After weeks of
denials from the agency, Customs chief information officer
Murray Harrison also admitted yesterday that system design flaws
caused chaos on the wharves.
The admission puts pressure on Customs Minister Chris
Ellison, with Labor calling for his resignation.
Customs has in the past blamed users for delays when the
system for processing declarations for imports failed.
But Mr Harrison yesterday told The Australian that
Customs brokers trying to communicate with officers on the
ground "didn't get a response" - so they switched en masse to a
web-based system, which could not cope with the influx.
"More people needed to use the Customs interactive web-based
approach than had been predicted and consequently the response
times were not up to scratch initially," he said.
"The pressure on the web-based system was only a few days.

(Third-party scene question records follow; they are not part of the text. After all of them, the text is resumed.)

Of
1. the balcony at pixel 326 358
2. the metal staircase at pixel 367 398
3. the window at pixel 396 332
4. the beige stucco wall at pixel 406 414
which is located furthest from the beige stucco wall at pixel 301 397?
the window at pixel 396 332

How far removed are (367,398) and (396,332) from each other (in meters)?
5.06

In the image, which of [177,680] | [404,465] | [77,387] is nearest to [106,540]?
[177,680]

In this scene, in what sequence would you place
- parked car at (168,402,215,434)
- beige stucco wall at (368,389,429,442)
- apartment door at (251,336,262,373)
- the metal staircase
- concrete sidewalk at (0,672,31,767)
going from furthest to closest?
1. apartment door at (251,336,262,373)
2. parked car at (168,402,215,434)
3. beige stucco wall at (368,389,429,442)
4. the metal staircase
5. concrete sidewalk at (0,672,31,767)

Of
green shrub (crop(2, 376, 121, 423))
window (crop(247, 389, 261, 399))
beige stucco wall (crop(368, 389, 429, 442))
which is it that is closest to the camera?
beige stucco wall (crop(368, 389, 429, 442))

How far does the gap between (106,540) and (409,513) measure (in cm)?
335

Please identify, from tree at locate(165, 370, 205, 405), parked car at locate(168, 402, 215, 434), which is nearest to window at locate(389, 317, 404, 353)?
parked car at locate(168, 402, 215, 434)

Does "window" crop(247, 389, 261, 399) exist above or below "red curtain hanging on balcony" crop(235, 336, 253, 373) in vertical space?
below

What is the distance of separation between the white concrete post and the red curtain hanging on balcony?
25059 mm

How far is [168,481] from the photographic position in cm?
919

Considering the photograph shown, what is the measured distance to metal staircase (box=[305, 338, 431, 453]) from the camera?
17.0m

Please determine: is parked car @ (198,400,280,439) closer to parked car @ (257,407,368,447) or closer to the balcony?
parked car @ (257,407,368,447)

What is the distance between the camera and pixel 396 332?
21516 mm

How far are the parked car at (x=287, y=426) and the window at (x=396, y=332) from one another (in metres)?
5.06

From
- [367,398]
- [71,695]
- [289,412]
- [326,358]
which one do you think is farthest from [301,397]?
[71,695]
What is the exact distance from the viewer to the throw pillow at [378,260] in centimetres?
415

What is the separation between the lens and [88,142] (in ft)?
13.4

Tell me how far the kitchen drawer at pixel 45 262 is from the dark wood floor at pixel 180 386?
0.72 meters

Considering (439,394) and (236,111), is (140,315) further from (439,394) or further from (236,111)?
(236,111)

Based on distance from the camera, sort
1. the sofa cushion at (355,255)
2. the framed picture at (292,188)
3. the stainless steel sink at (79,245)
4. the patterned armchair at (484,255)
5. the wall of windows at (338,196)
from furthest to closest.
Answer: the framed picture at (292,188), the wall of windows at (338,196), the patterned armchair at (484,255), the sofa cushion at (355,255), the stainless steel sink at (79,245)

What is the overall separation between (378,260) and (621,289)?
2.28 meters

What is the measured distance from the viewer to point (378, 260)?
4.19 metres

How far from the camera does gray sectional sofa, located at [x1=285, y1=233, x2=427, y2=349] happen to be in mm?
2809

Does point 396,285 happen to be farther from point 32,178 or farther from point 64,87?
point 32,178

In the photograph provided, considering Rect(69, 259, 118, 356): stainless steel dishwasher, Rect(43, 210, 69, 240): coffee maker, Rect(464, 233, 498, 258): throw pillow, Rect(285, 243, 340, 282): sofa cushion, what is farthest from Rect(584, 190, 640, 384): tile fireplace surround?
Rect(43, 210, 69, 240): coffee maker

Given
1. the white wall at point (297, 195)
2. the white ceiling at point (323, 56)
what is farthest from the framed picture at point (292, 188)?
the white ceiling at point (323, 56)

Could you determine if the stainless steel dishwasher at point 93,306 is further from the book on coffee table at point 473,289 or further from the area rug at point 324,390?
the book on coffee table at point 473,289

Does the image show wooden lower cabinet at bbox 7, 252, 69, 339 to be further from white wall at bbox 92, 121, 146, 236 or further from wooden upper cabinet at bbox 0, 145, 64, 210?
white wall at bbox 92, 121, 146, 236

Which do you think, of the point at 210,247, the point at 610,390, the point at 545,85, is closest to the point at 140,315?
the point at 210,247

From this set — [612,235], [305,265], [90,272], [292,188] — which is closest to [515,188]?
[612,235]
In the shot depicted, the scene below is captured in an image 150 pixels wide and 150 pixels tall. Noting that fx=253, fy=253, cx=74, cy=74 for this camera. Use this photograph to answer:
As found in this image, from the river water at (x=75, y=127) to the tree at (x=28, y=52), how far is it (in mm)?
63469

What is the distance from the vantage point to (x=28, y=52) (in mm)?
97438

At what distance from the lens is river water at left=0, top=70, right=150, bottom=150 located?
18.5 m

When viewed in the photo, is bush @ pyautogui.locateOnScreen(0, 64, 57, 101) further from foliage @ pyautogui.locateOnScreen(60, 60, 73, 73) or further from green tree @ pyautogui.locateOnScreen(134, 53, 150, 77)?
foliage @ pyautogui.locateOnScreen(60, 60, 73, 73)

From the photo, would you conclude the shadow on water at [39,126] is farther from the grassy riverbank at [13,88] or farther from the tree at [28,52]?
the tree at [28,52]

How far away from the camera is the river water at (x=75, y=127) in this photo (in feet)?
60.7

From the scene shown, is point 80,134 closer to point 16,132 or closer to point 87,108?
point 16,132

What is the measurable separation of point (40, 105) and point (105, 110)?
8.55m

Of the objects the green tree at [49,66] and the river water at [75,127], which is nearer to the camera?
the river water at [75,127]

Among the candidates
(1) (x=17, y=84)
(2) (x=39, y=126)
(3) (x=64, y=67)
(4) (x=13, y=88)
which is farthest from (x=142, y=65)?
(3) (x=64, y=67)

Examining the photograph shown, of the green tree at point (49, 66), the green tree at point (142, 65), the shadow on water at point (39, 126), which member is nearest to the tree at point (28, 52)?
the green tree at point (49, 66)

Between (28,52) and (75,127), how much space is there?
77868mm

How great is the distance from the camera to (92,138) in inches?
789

It's the sort of thing you could only discover on experience."
Customs brokers were left stranded when the system - a
computer package that processes Customs declarations for imports
- crashed on October 12.
Only following the disaster did Customs boost the system's
capacity.
In a further development which could leave the agency
vulnerable to claims for compensation from Customs brokers, Mr
Harrison conceded the agency was warned of a major capacity
problem in a report before the system was launched.
As
revealed in The Australian yesterday, an August "mainframe
capacity review" report to Customs officials warned there was "a
major capacity problem imminent".
Mr Harrison yesterday downplayed the warning, saying the
study was a "70-page highly technical report which has a line
about capacity".
He said all recommendations in the report were carried out
before the due date but admitted Customs did not give the system
more power.
"You've got a house that's potentially full, you can choose
to add more rooms to the house or you can clean it up," Mr
Harrison said. "We thought that (approach) was sufficient."
Some importers are still using paper to lodge their
declarations with Customs six weeks after the launch of the
system.
Mr Harrison also admitted the third party company used by the
agency was worried at a meeting before the project launch that
the software would not be ready.
Labor's Justice and Customs spokesman, Joe Ludwig, said
Senator Ellison should have known about the progress of the
project.
"This should have been delivered as a turn-key system, fully
tested and ready to go. Instead the minister delivered a
semi-operational lemon at a cost of $250 million. An inquiry
into this whole debacle should be held."
Senator Ellison yesterday said he was told the system was
ready for its October 12 launch.
"The advice I always had from Customs was that it was ready
to switch over to the new system in October," he said.